# I sit like this..



## jrm@ (Oct 13, 2013)

I decided I'm sitting too much and often like [post=234918]@curlythestoog's post shows[/post].  So, I decided to try standing for awhile, but these standing desks are too expensive.  My friend has a little workshop, so we spend about 20 minutes making a really simple one.  It took about a week to get used to standing and when I'm tired I will still sit.

Maybe this will inspire you to get off you butt.


----------



## drhowarddrfine (Oct 13, 2013)

How do you work at that when you sit?

There was a recent article by some known developer company where they bought everyone adjustable sit/stand desks. Everyone had to go through the initial getting used to standing more phase but, in the end, no one stands at their desk anymore. 

It appears that standing all day is just as bad as sitting. The real solution is to get up every 30-60 minutes and walk around a bit. Unfortunately, when I have to work on-site, some clients of mine look at me like I'm goofing off.


----------



## jrm@ (Oct 13, 2013)

drhowarddrfine said:
			
		

> How do you work at that when you sit?



I don't.  I'm lucky because there is a second desk to the left with a desktop and a chair and I just go back and forth.  A postdoc in our group liked the standing desk, so we build one for her as well.  The office she is in doesn't have an empty desk and she just has her laptop for standing.  When she gets tired she just flips the standing part back and sits at the normal desk.  Although, I think she is almost exclusively standing now, just because she prefers it.  Of course, this is not as nice as an adjustable desk, but it was the best we could do under the circumstances.  If we had more time and ingenuity, we would build some sort of mechanical (no motors or anything to plug in) adjustable desk.



			
				drhowarddrfine said:
			
		

> There was a recent article by some known developer company where they bought everyone adjustable sit/stand desks. Everyone had to go through the initial getting used to standing more phase but, in the end, no one stands at their desk anymore.  It appears that standing all day is just as bad as sitting. The real solution is to get up every 30-60 minutes and walk around a bit. Unfortunately, when I have to work on-site, some clients of mine look at me like I'm goofing off.

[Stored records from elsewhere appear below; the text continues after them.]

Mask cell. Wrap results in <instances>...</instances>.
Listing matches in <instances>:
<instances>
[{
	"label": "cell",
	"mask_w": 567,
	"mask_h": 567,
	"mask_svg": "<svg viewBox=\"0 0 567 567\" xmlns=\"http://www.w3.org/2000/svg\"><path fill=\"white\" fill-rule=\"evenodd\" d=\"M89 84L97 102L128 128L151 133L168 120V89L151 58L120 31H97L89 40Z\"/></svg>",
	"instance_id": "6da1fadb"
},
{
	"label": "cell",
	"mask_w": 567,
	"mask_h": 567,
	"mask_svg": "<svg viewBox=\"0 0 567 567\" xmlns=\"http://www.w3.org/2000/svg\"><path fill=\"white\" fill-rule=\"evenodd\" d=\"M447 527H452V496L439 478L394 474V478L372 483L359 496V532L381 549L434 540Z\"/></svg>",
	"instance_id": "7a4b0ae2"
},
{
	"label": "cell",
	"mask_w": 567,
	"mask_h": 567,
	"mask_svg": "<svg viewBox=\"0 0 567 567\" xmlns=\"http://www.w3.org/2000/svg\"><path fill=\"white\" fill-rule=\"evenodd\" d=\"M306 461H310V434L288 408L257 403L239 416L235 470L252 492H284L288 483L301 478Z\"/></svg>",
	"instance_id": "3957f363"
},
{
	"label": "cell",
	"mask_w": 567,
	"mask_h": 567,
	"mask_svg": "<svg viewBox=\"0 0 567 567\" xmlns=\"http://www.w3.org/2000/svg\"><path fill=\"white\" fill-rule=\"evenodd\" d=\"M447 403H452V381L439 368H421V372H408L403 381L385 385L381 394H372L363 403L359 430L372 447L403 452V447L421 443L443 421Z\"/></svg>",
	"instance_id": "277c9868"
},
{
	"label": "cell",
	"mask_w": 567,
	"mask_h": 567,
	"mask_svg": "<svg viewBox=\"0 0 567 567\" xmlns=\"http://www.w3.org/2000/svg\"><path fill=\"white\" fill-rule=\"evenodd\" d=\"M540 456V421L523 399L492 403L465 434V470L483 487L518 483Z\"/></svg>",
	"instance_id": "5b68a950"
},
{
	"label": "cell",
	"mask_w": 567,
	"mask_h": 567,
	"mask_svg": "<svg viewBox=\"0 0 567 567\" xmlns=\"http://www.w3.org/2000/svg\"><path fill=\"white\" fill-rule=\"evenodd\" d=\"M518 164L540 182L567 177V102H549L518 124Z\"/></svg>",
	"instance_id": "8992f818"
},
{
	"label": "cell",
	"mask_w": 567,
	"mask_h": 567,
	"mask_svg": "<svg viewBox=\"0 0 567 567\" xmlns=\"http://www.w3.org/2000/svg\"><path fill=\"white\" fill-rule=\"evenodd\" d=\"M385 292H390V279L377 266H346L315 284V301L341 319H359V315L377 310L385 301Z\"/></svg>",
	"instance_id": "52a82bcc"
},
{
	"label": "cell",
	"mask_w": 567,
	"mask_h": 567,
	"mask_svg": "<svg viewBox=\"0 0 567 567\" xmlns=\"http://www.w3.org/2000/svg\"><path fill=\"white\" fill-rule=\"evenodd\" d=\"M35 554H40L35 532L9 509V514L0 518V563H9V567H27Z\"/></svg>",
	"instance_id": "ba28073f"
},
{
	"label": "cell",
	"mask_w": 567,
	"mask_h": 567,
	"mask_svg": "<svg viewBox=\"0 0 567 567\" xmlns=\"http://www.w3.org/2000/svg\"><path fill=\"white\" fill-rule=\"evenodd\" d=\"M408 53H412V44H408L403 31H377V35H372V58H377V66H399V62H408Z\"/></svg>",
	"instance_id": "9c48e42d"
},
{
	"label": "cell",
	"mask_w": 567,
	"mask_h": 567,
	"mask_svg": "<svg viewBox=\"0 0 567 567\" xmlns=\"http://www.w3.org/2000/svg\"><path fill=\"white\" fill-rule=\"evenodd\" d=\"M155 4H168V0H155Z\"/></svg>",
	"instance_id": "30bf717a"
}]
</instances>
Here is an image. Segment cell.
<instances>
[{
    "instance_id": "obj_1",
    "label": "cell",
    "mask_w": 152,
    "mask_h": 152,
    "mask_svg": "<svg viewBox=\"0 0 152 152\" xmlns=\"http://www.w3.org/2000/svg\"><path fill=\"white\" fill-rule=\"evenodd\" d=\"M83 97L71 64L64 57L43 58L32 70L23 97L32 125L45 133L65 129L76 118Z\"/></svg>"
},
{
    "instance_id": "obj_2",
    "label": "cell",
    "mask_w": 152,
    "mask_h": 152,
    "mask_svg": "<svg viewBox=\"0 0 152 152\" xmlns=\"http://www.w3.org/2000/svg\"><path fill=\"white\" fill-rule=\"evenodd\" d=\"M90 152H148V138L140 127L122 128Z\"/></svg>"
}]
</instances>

I've been standing since January and I still like it.  When I'm standing, I tend to walk around more.  I find my self pacing when I have to think.  When I get tired I sit.  Perhaps the key is just moving around more, which I do more of now.


----------



## wblock@ (Oct 13, 2013)

I've been meaning to hang a monitor from the wall, along with a flip-down shelf for a keyboard and mouse.  Maybe use a small computer as an SSH and X terminal to the desktop machine.  Come to think of it, I have a netbook with a broken panel that might be appropriate.  It could be PXE-booted to avoid the need for a drive.


----------



## CurlyTheStooge (Oct 15, 2013)

My current employer has provided us(both support and engineering) with adjustable desks in every cubicle. A lot of people spend half of their working hours standing up, though I prefer to stand and roam around every 50-60 minutes of sitting. My back aches while standing for a long time in one position.

Regards.


----------



## tingo (Oct 18, 2013)

At work we have adjustable desks too. I don't work standing very often, maybe half a day every two weeks. A few colleagues of mine work standing all the time, but most just work sitting down. Still, it is nice to have the option, it is good for my back.


----------



## xavi (Oct 19, 2013)

Interestingly, the following article published this week claims that standing for just 3 hours a day whilst working adds up to the equivalent of running 10 marathons over the course of a year:

http://www.bbc.co.uk/news/magazine-24532996

Regards,
xavi


----------



## spanglefox (Oct 19, 2013)

That is superb! May I have one please?:e

Standing up is far better for you. I recently read this article from the BBC on how much more calories standing up burns. Apparently equivalent to running 10 marathons in a year!


----------